The children climbed the fence and leaped in shouting “Cats! Cats! Cats!”
Instead of falling they hovered over the darkness and began to shrink: children to toddlers, toddlers to babies, babies to fetuses, until there was nothing at all. She knew, she just knew, those kids were her unborn children. She began to weep with the realization of the unfair life. Some of her tears dropped and ran down the front of her dress.
After calming herself, she reached into her panties and pulled out the magazine. She read the first recipe: two parts radio, a pinch of Canada, a dash of moon, and a drizzle of lug nuts.
“Oh, I remember that one,” said a pretty voice coming from the abyss. “Delicious.”
“I found you,” said the woman in a yellow dress.
“Remember how I used to put my feet on your shoulders.”
“I miss your big feet.”
“I can see that.”
She looked down and saw her manhood restored and pitching a tent inside the yellow dress. And then from the abyss, a hand reached through the fence and up his dress, grabbing hold. She began to work it back and forth like she did when they were young.

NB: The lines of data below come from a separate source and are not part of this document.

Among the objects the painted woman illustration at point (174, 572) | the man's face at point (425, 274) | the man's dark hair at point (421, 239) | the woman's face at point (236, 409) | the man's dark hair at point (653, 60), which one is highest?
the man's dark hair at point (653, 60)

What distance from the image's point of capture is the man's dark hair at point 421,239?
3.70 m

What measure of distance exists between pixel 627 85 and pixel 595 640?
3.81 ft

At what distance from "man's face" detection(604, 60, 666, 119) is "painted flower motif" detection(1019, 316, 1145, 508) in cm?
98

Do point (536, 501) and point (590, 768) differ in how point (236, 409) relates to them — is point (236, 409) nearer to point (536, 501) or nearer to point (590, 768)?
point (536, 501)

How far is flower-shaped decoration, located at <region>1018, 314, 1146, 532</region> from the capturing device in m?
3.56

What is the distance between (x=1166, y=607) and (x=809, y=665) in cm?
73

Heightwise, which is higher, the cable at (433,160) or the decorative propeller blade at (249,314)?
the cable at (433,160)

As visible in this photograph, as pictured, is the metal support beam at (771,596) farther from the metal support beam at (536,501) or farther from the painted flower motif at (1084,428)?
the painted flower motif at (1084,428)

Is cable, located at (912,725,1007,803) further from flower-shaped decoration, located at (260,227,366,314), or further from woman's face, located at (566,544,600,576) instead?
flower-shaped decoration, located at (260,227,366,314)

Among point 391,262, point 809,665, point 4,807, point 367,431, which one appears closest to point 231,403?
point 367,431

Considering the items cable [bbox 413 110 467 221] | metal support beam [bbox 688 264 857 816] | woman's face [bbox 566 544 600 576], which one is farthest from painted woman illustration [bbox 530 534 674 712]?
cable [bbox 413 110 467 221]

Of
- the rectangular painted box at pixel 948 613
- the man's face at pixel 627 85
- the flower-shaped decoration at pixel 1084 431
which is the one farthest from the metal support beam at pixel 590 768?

“There it is!” he said. He stretched over the fence and took hold of her left breast.
“You always liked the left one best!” she said.
“I love it all,” but when he went to reach further toward her sweet center (where she liked him to rub just so), he felt her hand grab his wrist.
“If you go there,” she warned, “you’ll never be able to go back.”
He thought about all the things he broke when he was young: eight ball, lawn mower, sky light, hat rack, white chalk, sun flower, and the piano key still stuck in his underwear drawer.
“Where will I go?” he said.
“You’ll see,” she said, and giggled.